Even though Elizabeth Hudson (Charlotte Rampling) lies dying in her mansion in a wealthy Sydney suburb, she is still a force to be reckoned with. She has a couple of nurses, a housekeeper and a solicitor to tend to her every need and they indulge all her whims. In her morphine moments Elizabeth returns to a time 15 years previously when a huge storm hit the island she was staying on. She repeatedly finds herself on a beach, in the aftermath of the storm, surrounded by complete destruction.
Elizabeth believes that being of a certain class entitles you to die ‘whenever you damn well please’ and she has summoned her children to come to her bedside. Both her grown-up children have fled from the country but they return to their childhood home for the last chance to be with their mother.

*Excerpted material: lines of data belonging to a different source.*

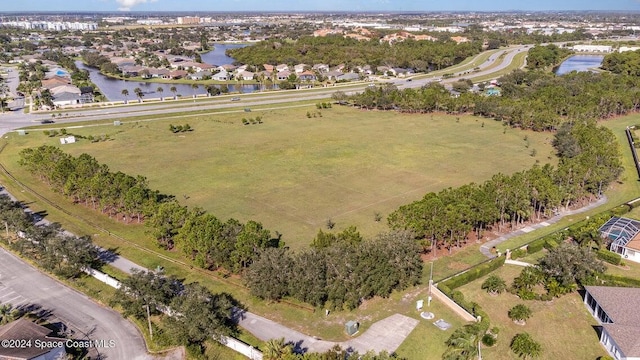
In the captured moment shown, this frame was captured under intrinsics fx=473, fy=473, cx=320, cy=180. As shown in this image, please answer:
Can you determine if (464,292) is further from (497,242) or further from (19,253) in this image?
(19,253)

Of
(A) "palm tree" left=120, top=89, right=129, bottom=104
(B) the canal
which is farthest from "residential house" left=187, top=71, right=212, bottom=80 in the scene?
(A) "palm tree" left=120, top=89, right=129, bottom=104

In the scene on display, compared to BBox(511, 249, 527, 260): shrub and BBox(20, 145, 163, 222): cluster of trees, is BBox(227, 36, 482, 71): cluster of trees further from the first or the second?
BBox(511, 249, 527, 260): shrub

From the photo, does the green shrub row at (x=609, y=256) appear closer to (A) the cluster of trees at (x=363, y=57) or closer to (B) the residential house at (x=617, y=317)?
(B) the residential house at (x=617, y=317)

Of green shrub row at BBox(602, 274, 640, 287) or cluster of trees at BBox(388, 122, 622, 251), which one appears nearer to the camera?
green shrub row at BBox(602, 274, 640, 287)

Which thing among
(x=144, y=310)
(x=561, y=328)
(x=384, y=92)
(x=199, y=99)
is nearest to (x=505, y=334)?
(x=561, y=328)

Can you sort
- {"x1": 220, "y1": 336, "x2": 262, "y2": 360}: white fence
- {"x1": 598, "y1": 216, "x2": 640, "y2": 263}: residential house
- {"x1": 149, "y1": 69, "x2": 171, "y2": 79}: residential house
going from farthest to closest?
{"x1": 149, "y1": 69, "x2": 171, "y2": 79}: residential house, {"x1": 598, "y1": 216, "x2": 640, "y2": 263}: residential house, {"x1": 220, "y1": 336, "x2": 262, "y2": 360}: white fence
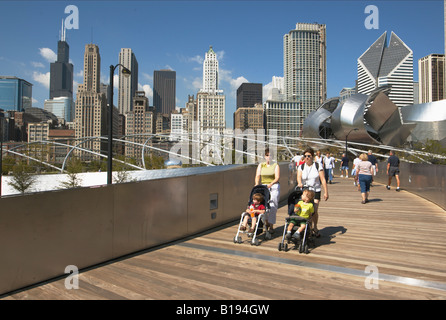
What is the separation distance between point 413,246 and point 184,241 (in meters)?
3.92

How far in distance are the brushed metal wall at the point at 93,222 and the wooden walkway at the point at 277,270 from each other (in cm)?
20

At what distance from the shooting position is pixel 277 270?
4363 mm

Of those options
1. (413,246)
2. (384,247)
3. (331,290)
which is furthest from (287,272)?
(413,246)

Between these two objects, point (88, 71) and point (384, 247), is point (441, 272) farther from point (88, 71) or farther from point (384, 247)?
point (88, 71)

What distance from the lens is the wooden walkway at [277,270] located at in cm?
364

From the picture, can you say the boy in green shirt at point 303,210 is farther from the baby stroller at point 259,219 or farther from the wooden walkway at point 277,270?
the baby stroller at point 259,219

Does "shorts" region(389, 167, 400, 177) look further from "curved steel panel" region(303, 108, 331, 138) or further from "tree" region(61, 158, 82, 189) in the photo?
"curved steel panel" region(303, 108, 331, 138)

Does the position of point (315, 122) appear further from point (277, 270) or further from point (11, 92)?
point (11, 92)

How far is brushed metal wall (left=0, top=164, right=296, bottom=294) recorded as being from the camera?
3803 mm

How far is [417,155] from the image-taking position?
151ft

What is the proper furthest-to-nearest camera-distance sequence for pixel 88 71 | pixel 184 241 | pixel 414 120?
pixel 88 71 < pixel 414 120 < pixel 184 241

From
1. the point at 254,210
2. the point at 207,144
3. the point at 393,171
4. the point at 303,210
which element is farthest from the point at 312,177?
the point at 207,144

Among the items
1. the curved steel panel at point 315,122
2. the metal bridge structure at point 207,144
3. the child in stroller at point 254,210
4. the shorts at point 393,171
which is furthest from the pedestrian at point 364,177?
the curved steel panel at point 315,122

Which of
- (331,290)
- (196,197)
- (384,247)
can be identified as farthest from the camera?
(196,197)
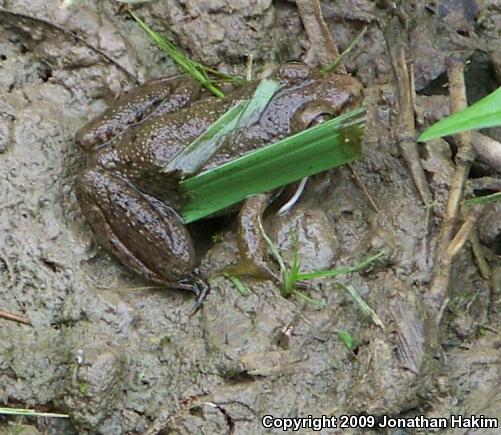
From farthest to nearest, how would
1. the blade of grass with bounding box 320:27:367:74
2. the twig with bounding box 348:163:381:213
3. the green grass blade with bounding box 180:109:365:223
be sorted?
the blade of grass with bounding box 320:27:367:74, the twig with bounding box 348:163:381:213, the green grass blade with bounding box 180:109:365:223

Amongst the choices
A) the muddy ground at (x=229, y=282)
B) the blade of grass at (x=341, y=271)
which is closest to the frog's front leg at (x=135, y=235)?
the muddy ground at (x=229, y=282)

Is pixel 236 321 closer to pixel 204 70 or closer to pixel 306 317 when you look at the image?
pixel 306 317

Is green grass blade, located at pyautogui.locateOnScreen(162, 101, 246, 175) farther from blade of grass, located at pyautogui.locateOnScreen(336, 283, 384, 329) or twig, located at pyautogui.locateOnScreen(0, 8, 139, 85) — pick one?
blade of grass, located at pyautogui.locateOnScreen(336, 283, 384, 329)

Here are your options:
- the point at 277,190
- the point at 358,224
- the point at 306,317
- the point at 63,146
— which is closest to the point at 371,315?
the point at 306,317

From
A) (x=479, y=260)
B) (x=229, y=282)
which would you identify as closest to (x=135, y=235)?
(x=229, y=282)

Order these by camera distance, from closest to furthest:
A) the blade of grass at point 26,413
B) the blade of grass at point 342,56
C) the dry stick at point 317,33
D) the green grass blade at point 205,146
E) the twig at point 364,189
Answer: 1. the blade of grass at point 26,413
2. the green grass blade at point 205,146
3. the twig at point 364,189
4. the blade of grass at point 342,56
5. the dry stick at point 317,33

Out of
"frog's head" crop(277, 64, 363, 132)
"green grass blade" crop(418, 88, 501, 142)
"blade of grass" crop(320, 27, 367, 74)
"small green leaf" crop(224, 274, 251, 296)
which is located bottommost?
"small green leaf" crop(224, 274, 251, 296)

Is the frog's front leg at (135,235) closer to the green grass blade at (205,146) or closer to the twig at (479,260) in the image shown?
the green grass blade at (205,146)

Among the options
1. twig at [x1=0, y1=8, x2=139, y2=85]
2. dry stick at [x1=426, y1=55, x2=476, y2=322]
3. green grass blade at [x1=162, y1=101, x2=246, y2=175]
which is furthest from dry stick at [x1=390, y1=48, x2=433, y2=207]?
twig at [x1=0, y1=8, x2=139, y2=85]

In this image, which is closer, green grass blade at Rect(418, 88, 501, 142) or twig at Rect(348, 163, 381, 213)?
green grass blade at Rect(418, 88, 501, 142)
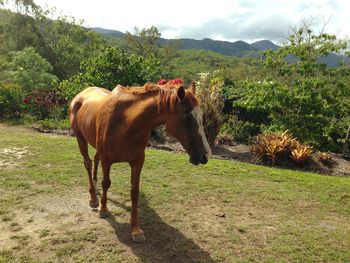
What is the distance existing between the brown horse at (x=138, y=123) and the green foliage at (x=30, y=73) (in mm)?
12339

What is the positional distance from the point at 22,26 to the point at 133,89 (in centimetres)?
3234

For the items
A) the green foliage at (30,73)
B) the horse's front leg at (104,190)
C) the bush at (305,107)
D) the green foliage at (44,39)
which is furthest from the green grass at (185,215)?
the green foliage at (44,39)

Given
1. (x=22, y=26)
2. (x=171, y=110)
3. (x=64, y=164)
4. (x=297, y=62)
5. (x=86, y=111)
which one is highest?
(x=22, y=26)

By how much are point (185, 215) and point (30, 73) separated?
15.6 meters

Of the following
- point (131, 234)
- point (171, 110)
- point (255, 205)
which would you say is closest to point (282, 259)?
point (255, 205)

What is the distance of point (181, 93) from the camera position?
359 cm

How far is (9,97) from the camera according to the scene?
14.7 metres

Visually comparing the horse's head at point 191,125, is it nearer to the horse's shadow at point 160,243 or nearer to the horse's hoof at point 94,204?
the horse's shadow at point 160,243

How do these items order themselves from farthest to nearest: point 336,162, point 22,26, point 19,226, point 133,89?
point 22,26 → point 336,162 → point 19,226 → point 133,89

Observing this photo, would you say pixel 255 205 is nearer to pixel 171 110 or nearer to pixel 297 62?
pixel 171 110

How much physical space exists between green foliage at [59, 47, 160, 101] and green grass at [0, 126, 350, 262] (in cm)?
612

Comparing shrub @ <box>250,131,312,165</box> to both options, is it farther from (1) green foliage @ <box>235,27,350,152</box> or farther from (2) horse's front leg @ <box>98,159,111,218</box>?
(2) horse's front leg @ <box>98,159,111,218</box>

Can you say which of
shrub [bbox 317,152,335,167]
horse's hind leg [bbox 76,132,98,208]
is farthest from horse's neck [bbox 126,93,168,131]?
shrub [bbox 317,152,335,167]

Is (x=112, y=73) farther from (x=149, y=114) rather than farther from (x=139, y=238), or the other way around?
(x=139, y=238)
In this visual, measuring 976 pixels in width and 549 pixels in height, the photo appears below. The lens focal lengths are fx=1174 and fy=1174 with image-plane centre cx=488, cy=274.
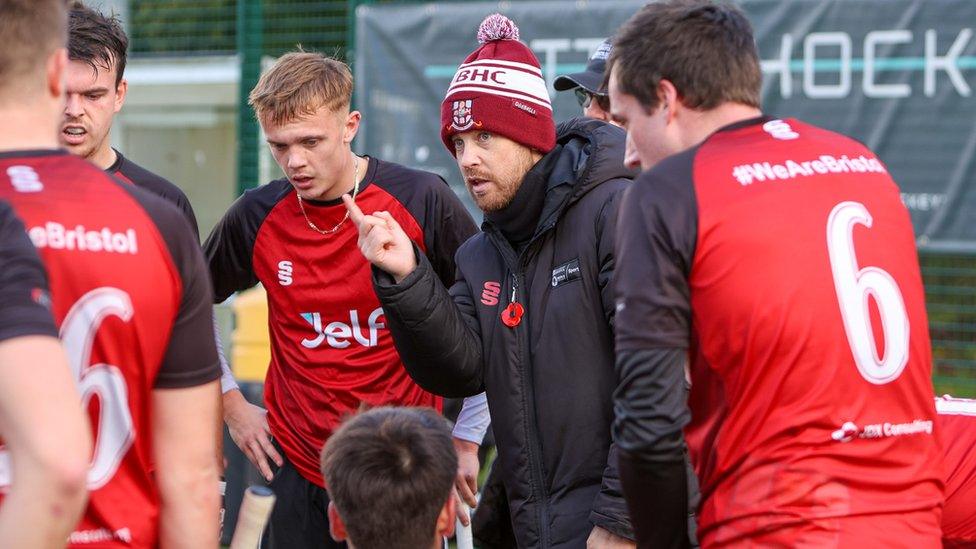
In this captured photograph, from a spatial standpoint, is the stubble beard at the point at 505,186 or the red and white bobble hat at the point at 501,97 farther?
the red and white bobble hat at the point at 501,97

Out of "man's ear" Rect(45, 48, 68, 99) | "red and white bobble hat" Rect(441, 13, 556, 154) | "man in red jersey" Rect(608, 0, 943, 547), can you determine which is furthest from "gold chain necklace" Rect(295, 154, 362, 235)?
"man's ear" Rect(45, 48, 68, 99)

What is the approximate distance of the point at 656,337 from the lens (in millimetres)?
2240

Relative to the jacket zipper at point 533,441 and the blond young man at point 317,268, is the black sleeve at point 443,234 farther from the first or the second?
the jacket zipper at point 533,441

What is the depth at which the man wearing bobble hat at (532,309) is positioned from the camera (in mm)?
3057

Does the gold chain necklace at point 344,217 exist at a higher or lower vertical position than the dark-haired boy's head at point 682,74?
lower

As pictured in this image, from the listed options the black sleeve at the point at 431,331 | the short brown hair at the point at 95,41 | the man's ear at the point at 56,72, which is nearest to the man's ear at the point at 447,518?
the black sleeve at the point at 431,331

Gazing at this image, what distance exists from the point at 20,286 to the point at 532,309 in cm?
158

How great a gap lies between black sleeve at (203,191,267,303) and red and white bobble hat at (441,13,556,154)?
79 cm

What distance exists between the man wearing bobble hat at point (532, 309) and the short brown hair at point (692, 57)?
0.78 metres

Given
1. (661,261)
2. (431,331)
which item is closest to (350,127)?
(431,331)

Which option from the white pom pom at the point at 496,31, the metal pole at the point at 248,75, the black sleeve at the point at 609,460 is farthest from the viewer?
the metal pole at the point at 248,75

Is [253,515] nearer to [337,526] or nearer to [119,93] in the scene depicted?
[337,526]

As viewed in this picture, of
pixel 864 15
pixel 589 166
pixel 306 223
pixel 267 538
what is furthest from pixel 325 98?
pixel 864 15

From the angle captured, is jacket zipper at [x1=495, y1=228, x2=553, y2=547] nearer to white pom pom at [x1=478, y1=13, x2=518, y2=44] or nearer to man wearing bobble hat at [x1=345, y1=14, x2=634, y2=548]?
man wearing bobble hat at [x1=345, y1=14, x2=634, y2=548]
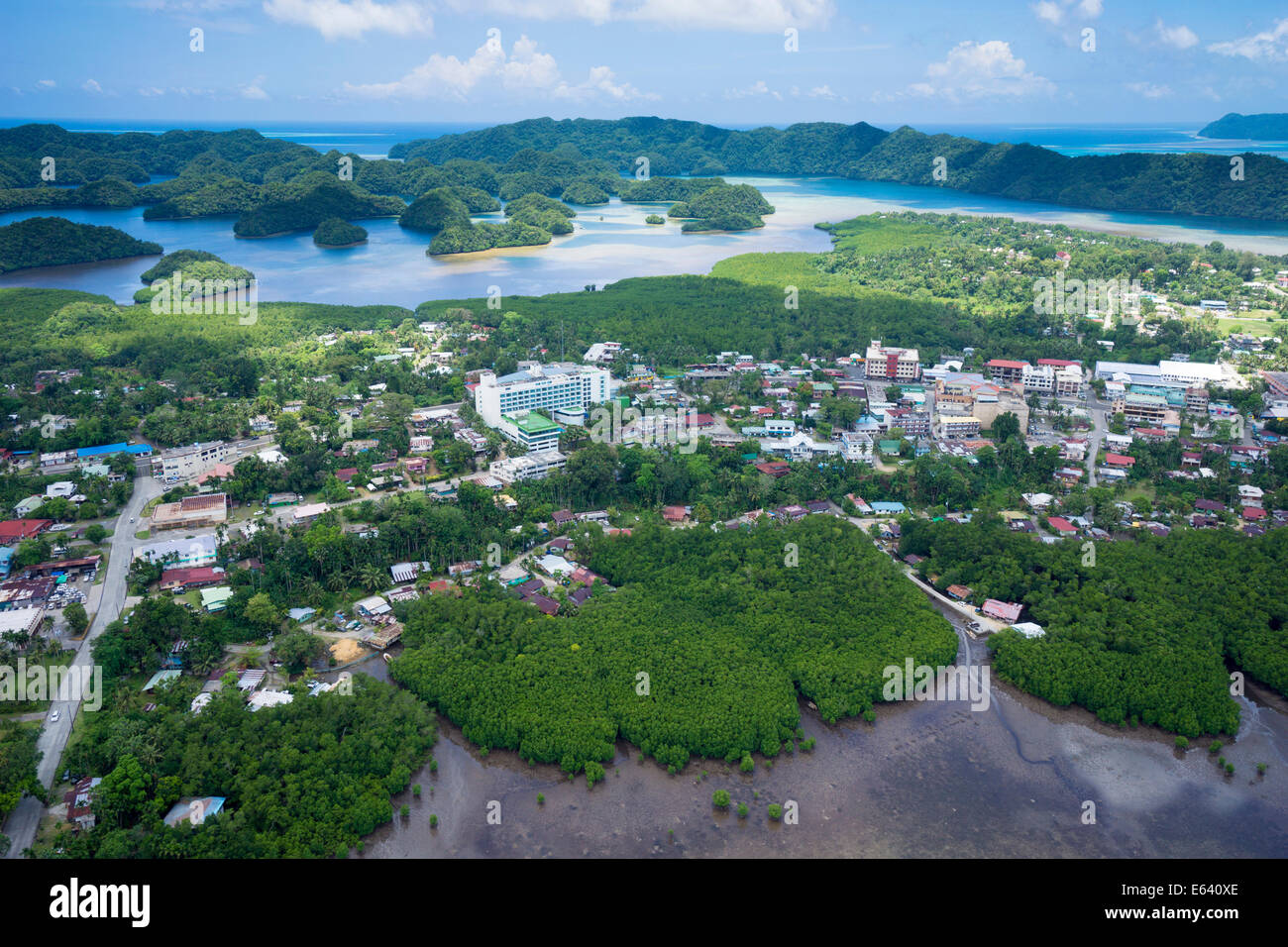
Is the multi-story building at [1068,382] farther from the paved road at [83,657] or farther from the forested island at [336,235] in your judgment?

Sir Basil (Geoffrey Rush) is an actor in London who has had moderate success on the stage and immense success in luring young women to share his boudoir. Every conversation is a performance and, although he is his mother’s favourite, there is not a great deal of affection between the two. Dorothy (Judy Davis) is a French princess by marriage (even though she has now divorced and penniless she retains the title). She still carries the resentment towards her mother that marked her departure and is really quite bitter towards life in general.
Based on a Patrick White novel, The Eye of the Storm is a savage exploration of family relationships. The children decide to put their mother in a nursing home to expedite her demise. All they want to do is to return to their chosen countries with their inheritance, but they are both forced to go on their own emotional journeys, seeking their own redemption.